__SOURCE TEXT__:
START
Abstract:
In an air conditioner of vehicles including a fan for sending air, a cooling unit for cooling air sent by the fan, a heater for heating air sent by the fan, an air mix damper for adjusting the amount of air passing through the heater and cooled by the cooling unit, and a control unit for controlling an opening of the air mix damper in response to a cooling and heating load, a controller for an air conditioner of vehicles has a dehumidifying operation mode in which the opening of the air mix damper is adjusted to effect the air conditioning operation and an energy saving operation mode in which the duty ratio of turning on and off a compressor is changed to effect the air conditioning operation, and comprises a fan drive control unit for increasing the amount of wind in a region where the cooling and heating load is large.

Description:
FIELD OF THE INVENTION 
     The present invention relates to a controller for an air conditioner of vehicles, and more particularly to a controller saving the energy of an automatic air conditioner. 
     BACKGROUND OF THE INVENTION 
     Recently, many vehicles are provided with an automatic air conditioning system which automatically controls an air conditioner of vehicles. 
     FIG. 1 shows a construction of such an automatic air conditioning system. In the system, the air conditioning operation is so effected that air sucked by a fan 10 is cooled by an evaporator 1 and then a heater 2 through which hot water flows heats air which is blown out into a compartment of a vehicle by fan. The temperature of the blow out air is controlled by an opening of an air mix damper 3. The damper is controlled by a control unit 4 on the basis of a setting value of a temperature, a temperature in the compartment, a temperature of a duct and the quantity of solar radiation. The setting value of the temperature is set by a temperature setting resistance 5. The temperature in the compartment is sensed by a temperature sensor 6. The quantity of solar radiation is detected by a solar radiation sensor 7. 
     FIGS. 2(A) to 2(D) show a voltage for driving the fan, an opening of the air mix damper, a temperature of the blow out air into the compartment and a state of a hot water valve for the heater with regard to a load in the cooling and heating mode in a conventional automatic air conditioning system, respectively. 
     In a curve of the temperature of the blow out air into the compartment shown in FIG. 2(C), a line a shows a temperature of air sent out of the evaporator 1. An arrow b shows a reheated temperature (a difference between the temperature of the blow out air into the compartment and the temperature of the air sent out of the evaporator 1). An arrow c shows a region in which a compressor 9 for cooling is not used (in the case of the heating operation), and an arrow d shows a region in which an energy loss is produced (a reheating region after cooling). 
     As apparent from FIG. 2(C), the air conditioning operation of the conventional automatic air conditioning system is made by maintaining the blow out air temperature from the evaporator 1 constant in the cooling operation and then adjusting the air mix damper 3 (i.e. by adjusting the mixture ratio of cool air and hot air passing through the heater 2). Thus, in view of saving energy, which has become important due to the high price of gasoline, the conventional automatic air conditioning system in which air cooled by the evaporator 1 is reheated by the heater 2 to perform the air conditioning operation is operated to oppose the energy savings.
END
__EXERCISE__: Reproduce the passage of the vehicle air-conditioner controller text from "As apparent from" to "the energy savings.", keeping every word unchanged.

__GIVEN DATA__:
START
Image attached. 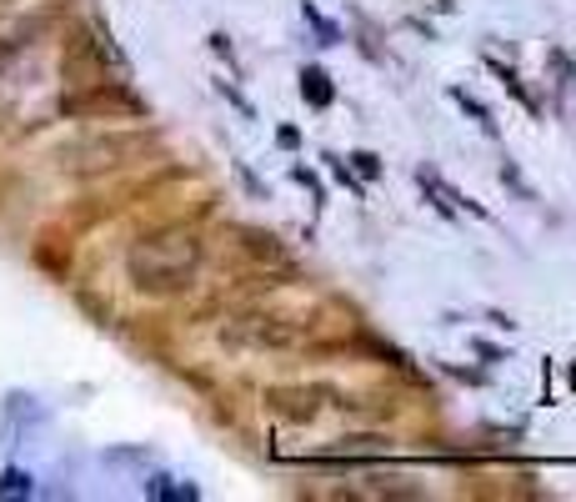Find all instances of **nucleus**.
Returning a JSON list of instances; mask_svg holds the SVG:
<instances>
[{"label": "nucleus", "instance_id": "2", "mask_svg": "<svg viewBox=\"0 0 576 502\" xmlns=\"http://www.w3.org/2000/svg\"><path fill=\"white\" fill-rule=\"evenodd\" d=\"M145 146H151L145 131H105V136H80V141L61 146L55 161H61V172H71V176H105V172L131 166L136 156H145Z\"/></svg>", "mask_w": 576, "mask_h": 502}, {"label": "nucleus", "instance_id": "5", "mask_svg": "<svg viewBox=\"0 0 576 502\" xmlns=\"http://www.w3.org/2000/svg\"><path fill=\"white\" fill-rule=\"evenodd\" d=\"M105 66H111V55H105L101 36L95 30H71L66 36V51H61V76L66 86H91V80H105Z\"/></svg>", "mask_w": 576, "mask_h": 502}, {"label": "nucleus", "instance_id": "14", "mask_svg": "<svg viewBox=\"0 0 576 502\" xmlns=\"http://www.w3.org/2000/svg\"><path fill=\"white\" fill-rule=\"evenodd\" d=\"M346 161H351V172L361 176V181H376L381 176V156H371V151H351Z\"/></svg>", "mask_w": 576, "mask_h": 502}, {"label": "nucleus", "instance_id": "12", "mask_svg": "<svg viewBox=\"0 0 576 502\" xmlns=\"http://www.w3.org/2000/svg\"><path fill=\"white\" fill-rule=\"evenodd\" d=\"M327 166H331V176H336V181L346 186V191H356V197H367V181H361V176H356L341 156H327Z\"/></svg>", "mask_w": 576, "mask_h": 502}, {"label": "nucleus", "instance_id": "8", "mask_svg": "<svg viewBox=\"0 0 576 502\" xmlns=\"http://www.w3.org/2000/svg\"><path fill=\"white\" fill-rule=\"evenodd\" d=\"M302 96H306V106H316V111H327L331 101H336V86H331V76L321 66H302Z\"/></svg>", "mask_w": 576, "mask_h": 502}, {"label": "nucleus", "instance_id": "7", "mask_svg": "<svg viewBox=\"0 0 576 502\" xmlns=\"http://www.w3.org/2000/svg\"><path fill=\"white\" fill-rule=\"evenodd\" d=\"M417 181H421V191H426V197H432V206H436V212L446 216V222H451V216L461 212V197H457V191H451V186L441 181V176L432 172V166H421V172H417Z\"/></svg>", "mask_w": 576, "mask_h": 502}, {"label": "nucleus", "instance_id": "17", "mask_svg": "<svg viewBox=\"0 0 576 502\" xmlns=\"http://www.w3.org/2000/svg\"><path fill=\"white\" fill-rule=\"evenodd\" d=\"M276 141H281V146H286V151H296V141H302V136H296V131H291V126H281V131H276Z\"/></svg>", "mask_w": 576, "mask_h": 502}, {"label": "nucleus", "instance_id": "13", "mask_svg": "<svg viewBox=\"0 0 576 502\" xmlns=\"http://www.w3.org/2000/svg\"><path fill=\"white\" fill-rule=\"evenodd\" d=\"M302 15H306V21H311V26H316V36H321V46H336V40H341V30L331 26V21H327V15H321V11H316L311 0H306V5H302Z\"/></svg>", "mask_w": 576, "mask_h": 502}, {"label": "nucleus", "instance_id": "9", "mask_svg": "<svg viewBox=\"0 0 576 502\" xmlns=\"http://www.w3.org/2000/svg\"><path fill=\"white\" fill-rule=\"evenodd\" d=\"M241 241H246V251L256 256V262H266V266H291V256H286V247L271 237V231H241Z\"/></svg>", "mask_w": 576, "mask_h": 502}, {"label": "nucleus", "instance_id": "10", "mask_svg": "<svg viewBox=\"0 0 576 502\" xmlns=\"http://www.w3.org/2000/svg\"><path fill=\"white\" fill-rule=\"evenodd\" d=\"M486 66H491V76H497V80H501V86H507V91H511V96H516V101H522V106H526V111H532V116H541V106H537V96L526 91V86H522V76H516V71H511V66H501L497 55H491V61H486Z\"/></svg>", "mask_w": 576, "mask_h": 502}, {"label": "nucleus", "instance_id": "11", "mask_svg": "<svg viewBox=\"0 0 576 502\" xmlns=\"http://www.w3.org/2000/svg\"><path fill=\"white\" fill-rule=\"evenodd\" d=\"M451 101H457V106L466 111V116H472L476 126H482V131H491V136H497V116H491V111H486V106H482V101H476L472 91H461V86H457V91H451Z\"/></svg>", "mask_w": 576, "mask_h": 502}, {"label": "nucleus", "instance_id": "4", "mask_svg": "<svg viewBox=\"0 0 576 502\" xmlns=\"http://www.w3.org/2000/svg\"><path fill=\"white\" fill-rule=\"evenodd\" d=\"M221 342L231 347H271V352H286V347L302 342V327L291 317H276V312H251L236 317L231 327H221Z\"/></svg>", "mask_w": 576, "mask_h": 502}, {"label": "nucleus", "instance_id": "15", "mask_svg": "<svg viewBox=\"0 0 576 502\" xmlns=\"http://www.w3.org/2000/svg\"><path fill=\"white\" fill-rule=\"evenodd\" d=\"M501 181H507L511 186V191H516V197H526V201H532V197H537V191H532V186H526V176L522 172H516V161H501Z\"/></svg>", "mask_w": 576, "mask_h": 502}, {"label": "nucleus", "instance_id": "6", "mask_svg": "<svg viewBox=\"0 0 576 502\" xmlns=\"http://www.w3.org/2000/svg\"><path fill=\"white\" fill-rule=\"evenodd\" d=\"M266 407H271V412H281L286 423H311V417H316L311 392H286V387H276V392H266Z\"/></svg>", "mask_w": 576, "mask_h": 502}, {"label": "nucleus", "instance_id": "1", "mask_svg": "<svg viewBox=\"0 0 576 502\" xmlns=\"http://www.w3.org/2000/svg\"><path fill=\"white\" fill-rule=\"evenodd\" d=\"M201 262H206V247H201L196 231H151L126 256V277L141 297L166 302V297H181V291L196 287Z\"/></svg>", "mask_w": 576, "mask_h": 502}, {"label": "nucleus", "instance_id": "19", "mask_svg": "<svg viewBox=\"0 0 576 502\" xmlns=\"http://www.w3.org/2000/svg\"><path fill=\"white\" fill-rule=\"evenodd\" d=\"M572 392H576V362H572Z\"/></svg>", "mask_w": 576, "mask_h": 502}, {"label": "nucleus", "instance_id": "18", "mask_svg": "<svg viewBox=\"0 0 576 502\" xmlns=\"http://www.w3.org/2000/svg\"><path fill=\"white\" fill-rule=\"evenodd\" d=\"M432 5H436V11H451V5H457V0H432Z\"/></svg>", "mask_w": 576, "mask_h": 502}, {"label": "nucleus", "instance_id": "3", "mask_svg": "<svg viewBox=\"0 0 576 502\" xmlns=\"http://www.w3.org/2000/svg\"><path fill=\"white\" fill-rule=\"evenodd\" d=\"M55 111L71 116V121H86V116H145L141 96H136L126 80H91V86H71Z\"/></svg>", "mask_w": 576, "mask_h": 502}, {"label": "nucleus", "instance_id": "16", "mask_svg": "<svg viewBox=\"0 0 576 502\" xmlns=\"http://www.w3.org/2000/svg\"><path fill=\"white\" fill-rule=\"evenodd\" d=\"M26 492H30L26 473H5V477H0V498H26Z\"/></svg>", "mask_w": 576, "mask_h": 502}, {"label": "nucleus", "instance_id": "20", "mask_svg": "<svg viewBox=\"0 0 576 502\" xmlns=\"http://www.w3.org/2000/svg\"><path fill=\"white\" fill-rule=\"evenodd\" d=\"M0 5H11V0H0Z\"/></svg>", "mask_w": 576, "mask_h": 502}]
</instances>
END
__TASK SOLUTION__:
As apparent from FIG. 2(C), the air conditioning operation of the conventional automatic air conditioning system is made by maintaining the blow out air temperature from the evaporator 1 constant in the cooling operation and then adjusting the air mix damper 3 (i.e. by adjusting the mixture ratio of cool air and hot air passing through the heater 2). Thus, in view of saving energy, which has become important due to the high price of gasoline, the conventional automatic air conditioning system in which air cooled by the evaporator 1 is reheated by the heater 2 to perform the air conditioning operation is operated to oppose the energy savings.